As the Supreme Court prepares major decisions this June, debate has flared over proposals to change the Court’s size and rules. This piece argues from a conservative perspective that packing the Court or reshaping its structure for short-term political gain would wreck judicial independence, invite retaliation, and hollow out constitutional protections. It lays out why elected officials should use the legislative process instead of altering the judiciary, and why turning the Court into a political tool would damage civil liberties for everyone.
Every time the Court hands down a ruling that frustrates the political left, calls for “court reform” heat up. Those calls have shifted from a common complaint to an open embrace of expanding the Court as a way to secure policy wins. That turn matters because it signals an appetite to treat the judiciary like just another seat at the partisan bargaining table.

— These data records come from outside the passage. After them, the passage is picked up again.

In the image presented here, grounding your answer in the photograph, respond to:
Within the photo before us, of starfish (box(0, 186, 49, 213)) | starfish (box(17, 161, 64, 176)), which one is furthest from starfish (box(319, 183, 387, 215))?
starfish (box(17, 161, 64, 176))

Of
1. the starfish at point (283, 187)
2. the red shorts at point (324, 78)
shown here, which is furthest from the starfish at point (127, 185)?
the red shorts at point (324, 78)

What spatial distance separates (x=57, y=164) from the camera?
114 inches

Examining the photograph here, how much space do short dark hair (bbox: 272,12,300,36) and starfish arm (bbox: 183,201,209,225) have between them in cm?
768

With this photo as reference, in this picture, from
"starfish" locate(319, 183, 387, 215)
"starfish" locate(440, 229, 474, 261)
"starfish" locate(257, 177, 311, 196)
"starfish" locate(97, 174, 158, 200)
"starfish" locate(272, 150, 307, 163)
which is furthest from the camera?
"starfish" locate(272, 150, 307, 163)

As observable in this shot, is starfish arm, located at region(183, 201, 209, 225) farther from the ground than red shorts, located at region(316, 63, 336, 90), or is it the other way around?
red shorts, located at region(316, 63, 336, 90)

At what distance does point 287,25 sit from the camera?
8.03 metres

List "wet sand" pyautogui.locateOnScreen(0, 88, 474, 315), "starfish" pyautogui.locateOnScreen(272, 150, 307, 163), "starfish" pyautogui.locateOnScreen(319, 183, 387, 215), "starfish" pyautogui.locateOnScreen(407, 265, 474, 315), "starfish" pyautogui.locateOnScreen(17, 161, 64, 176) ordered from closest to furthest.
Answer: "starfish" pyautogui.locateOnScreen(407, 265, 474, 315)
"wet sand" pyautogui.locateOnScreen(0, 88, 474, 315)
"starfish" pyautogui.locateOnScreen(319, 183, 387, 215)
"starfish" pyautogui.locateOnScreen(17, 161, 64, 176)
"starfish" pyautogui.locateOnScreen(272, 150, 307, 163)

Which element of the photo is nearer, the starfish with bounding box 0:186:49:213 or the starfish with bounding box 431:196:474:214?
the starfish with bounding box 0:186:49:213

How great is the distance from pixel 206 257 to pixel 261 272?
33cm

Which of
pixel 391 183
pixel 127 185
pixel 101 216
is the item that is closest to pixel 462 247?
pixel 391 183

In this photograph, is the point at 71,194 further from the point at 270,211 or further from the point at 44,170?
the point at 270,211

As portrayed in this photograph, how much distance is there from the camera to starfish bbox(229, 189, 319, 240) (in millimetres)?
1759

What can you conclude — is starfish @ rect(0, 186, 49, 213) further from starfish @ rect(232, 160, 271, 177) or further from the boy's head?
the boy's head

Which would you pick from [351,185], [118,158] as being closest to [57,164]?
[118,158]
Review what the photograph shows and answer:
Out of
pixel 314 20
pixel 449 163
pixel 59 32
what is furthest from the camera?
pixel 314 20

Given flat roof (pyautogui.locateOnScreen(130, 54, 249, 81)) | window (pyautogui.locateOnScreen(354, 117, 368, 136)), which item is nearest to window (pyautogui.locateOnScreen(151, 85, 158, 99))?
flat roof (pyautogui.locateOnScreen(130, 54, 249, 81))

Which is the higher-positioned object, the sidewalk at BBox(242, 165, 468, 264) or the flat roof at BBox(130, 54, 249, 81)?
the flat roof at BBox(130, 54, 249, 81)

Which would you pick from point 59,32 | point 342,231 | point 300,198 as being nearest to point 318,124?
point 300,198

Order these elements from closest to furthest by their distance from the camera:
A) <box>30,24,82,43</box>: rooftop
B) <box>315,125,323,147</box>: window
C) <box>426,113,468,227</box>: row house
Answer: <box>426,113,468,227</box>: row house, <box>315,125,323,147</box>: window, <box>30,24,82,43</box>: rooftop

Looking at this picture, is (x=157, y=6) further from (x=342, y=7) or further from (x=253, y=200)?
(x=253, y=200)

Some of the loudest demands come from high-ranking Democrats who say there should be no sacred cows when the Court disagrees with them. “The Supreme Court is a disgrace. In the new Congress, we’re going to have to do something about this Supreme Court and let me be very clear: Everything is on the table — everything — to deal with this corrupt MAGA majority.” That kind of rhetoric makes it clear they are talking about weaponizing institutional change to erase judicial outcomes they dislike.

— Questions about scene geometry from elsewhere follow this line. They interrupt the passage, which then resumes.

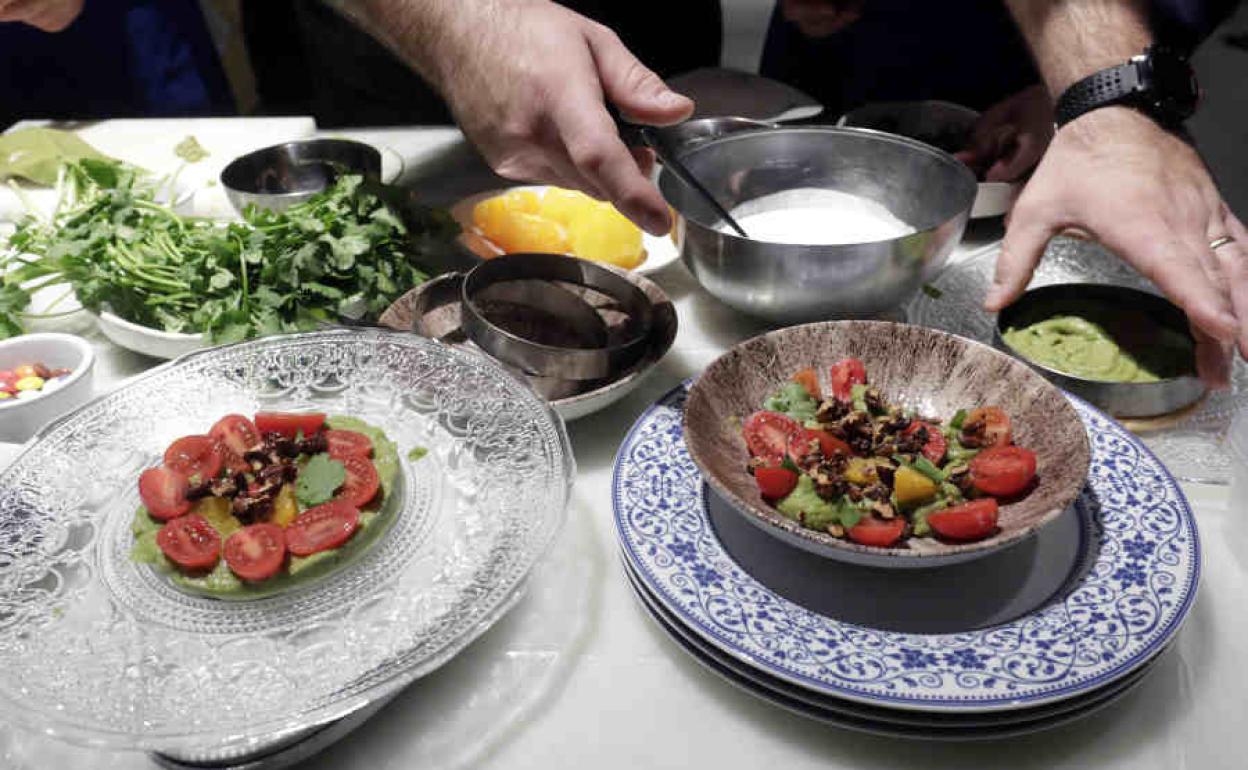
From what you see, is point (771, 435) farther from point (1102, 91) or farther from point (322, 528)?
point (1102, 91)

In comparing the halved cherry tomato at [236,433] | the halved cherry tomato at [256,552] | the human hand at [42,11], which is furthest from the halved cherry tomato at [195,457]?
the human hand at [42,11]

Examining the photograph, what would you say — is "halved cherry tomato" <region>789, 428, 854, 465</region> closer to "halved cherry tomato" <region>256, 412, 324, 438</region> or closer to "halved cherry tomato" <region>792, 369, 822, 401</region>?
"halved cherry tomato" <region>792, 369, 822, 401</region>

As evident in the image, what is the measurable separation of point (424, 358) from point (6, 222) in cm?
122

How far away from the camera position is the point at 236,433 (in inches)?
45.4

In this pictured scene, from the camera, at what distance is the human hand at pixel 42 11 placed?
2092 millimetres

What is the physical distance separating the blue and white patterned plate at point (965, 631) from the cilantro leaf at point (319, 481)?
34 centimetres

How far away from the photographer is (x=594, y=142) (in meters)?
1.32

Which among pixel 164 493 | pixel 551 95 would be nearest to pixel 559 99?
pixel 551 95

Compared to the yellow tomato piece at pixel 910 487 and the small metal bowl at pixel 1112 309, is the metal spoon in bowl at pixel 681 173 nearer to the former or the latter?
the small metal bowl at pixel 1112 309

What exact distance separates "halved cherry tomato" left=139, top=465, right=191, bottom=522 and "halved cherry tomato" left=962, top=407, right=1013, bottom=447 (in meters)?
0.98

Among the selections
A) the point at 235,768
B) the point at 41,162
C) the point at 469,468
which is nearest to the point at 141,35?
the point at 41,162

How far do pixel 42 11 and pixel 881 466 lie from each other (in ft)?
7.37

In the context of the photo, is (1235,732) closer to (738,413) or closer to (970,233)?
(738,413)

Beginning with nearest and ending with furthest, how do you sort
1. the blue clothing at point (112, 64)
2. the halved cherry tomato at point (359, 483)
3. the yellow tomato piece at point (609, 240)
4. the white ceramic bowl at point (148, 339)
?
the halved cherry tomato at point (359, 483) < the white ceramic bowl at point (148, 339) < the yellow tomato piece at point (609, 240) < the blue clothing at point (112, 64)
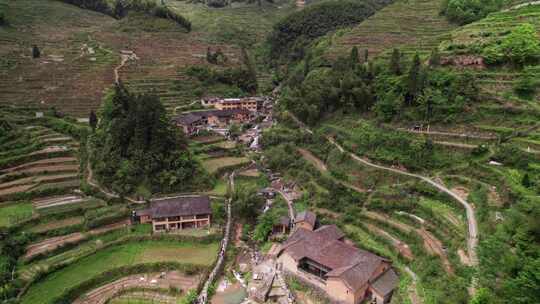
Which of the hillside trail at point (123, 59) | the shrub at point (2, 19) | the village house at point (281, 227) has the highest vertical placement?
the shrub at point (2, 19)

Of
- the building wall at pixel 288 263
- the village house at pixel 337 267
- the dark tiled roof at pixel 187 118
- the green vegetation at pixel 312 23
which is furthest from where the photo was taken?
the green vegetation at pixel 312 23

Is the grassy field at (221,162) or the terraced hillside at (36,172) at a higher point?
the terraced hillside at (36,172)

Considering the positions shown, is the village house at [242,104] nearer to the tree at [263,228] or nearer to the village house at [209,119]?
the village house at [209,119]

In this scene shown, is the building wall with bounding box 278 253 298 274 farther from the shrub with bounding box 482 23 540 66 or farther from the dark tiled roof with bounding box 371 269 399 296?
the shrub with bounding box 482 23 540 66

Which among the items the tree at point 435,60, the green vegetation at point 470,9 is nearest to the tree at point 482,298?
the tree at point 435,60

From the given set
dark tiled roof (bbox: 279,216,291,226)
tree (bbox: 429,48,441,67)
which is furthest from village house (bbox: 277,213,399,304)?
tree (bbox: 429,48,441,67)

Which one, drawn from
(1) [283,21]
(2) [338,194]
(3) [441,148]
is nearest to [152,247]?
(2) [338,194]

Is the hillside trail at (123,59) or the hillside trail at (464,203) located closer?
the hillside trail at (464,203)

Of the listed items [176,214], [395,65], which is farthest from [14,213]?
[395,65]
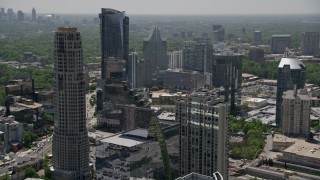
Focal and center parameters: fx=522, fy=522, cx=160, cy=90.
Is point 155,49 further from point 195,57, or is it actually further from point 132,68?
point 132,68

Other progressive figures have been equally blunt: “Term limits for the Supreme Court. Enforce a binding Code of Ethics. Impeach these corrupt justices. Expand the Court.” When leaders lay out a menu of remedies that includes packing the Court, it stops being a debate about transparency or accountability and starts to look like political retaliation.
There is also a strain of messaging that frames the Court as illegitimate because it does not deliver a particular policy. “Congress must immediately … take action to restore the integrity and legitimacy of this far-right majority Supreme Court—including expanding the Court, imposing term limits on Supreme Court justices, and passing a binding Supreme Court code of ethics. Every option should be on the table.” Presented like that, institutional change becomes a tool of policy enforcement rather than a careful adjustment to protect the system.
Congress has the power to legislate, and when lawmakers disagree with a judicial ruling the constitutional response is to pass laws that address the issue. Changing the number of justices to tilt the balance abandons that constitutional framework. It replaces reasoned lawmaking with the blunt instrument of packing the bench to achieve an immediate political result.
Packing the Court would also destroy faith in judicial impartiality. If one party expands the Court when it loses, the loser will expand it back when it wins. The result is an escalating cycle where the judiciary becomes an arm of whoever controls Congress and the White House. That outcome would make judicial decisions subject to the ebb and flow of partisan advantage rather than consistent legal principles.
The risk to civil rights is real. Courts protect rights that are not always popular, and their role is to apply the Constitution even when the politics are tough. Turn the judiciary into a political instrument and rights will be safe only as long as the current majority wants them to be. In that world, protections become fragile and contingent.
Leaders on the Republican side have warned against this path, arguing that the legitimacy of the Court must be preserved. Altering the Court for short-term gain is not a correction; it is a structural change that undercuts the separation of powers. If you care about stable, predictable rights and a truly independent judiciary, the answer is not to remake the Court every time politics shifts.
Reasonable people will disagree with Court decisions. That is part of the constitutional bargain. But changing the Court to secure preferred outcomes is a step toward a purely political judiciary and away from an institution meant to check power. The better path is to fight in the political arena, pass laws, and protect judicial independence so the Court can do its job without becoming another arena for partisan score settling.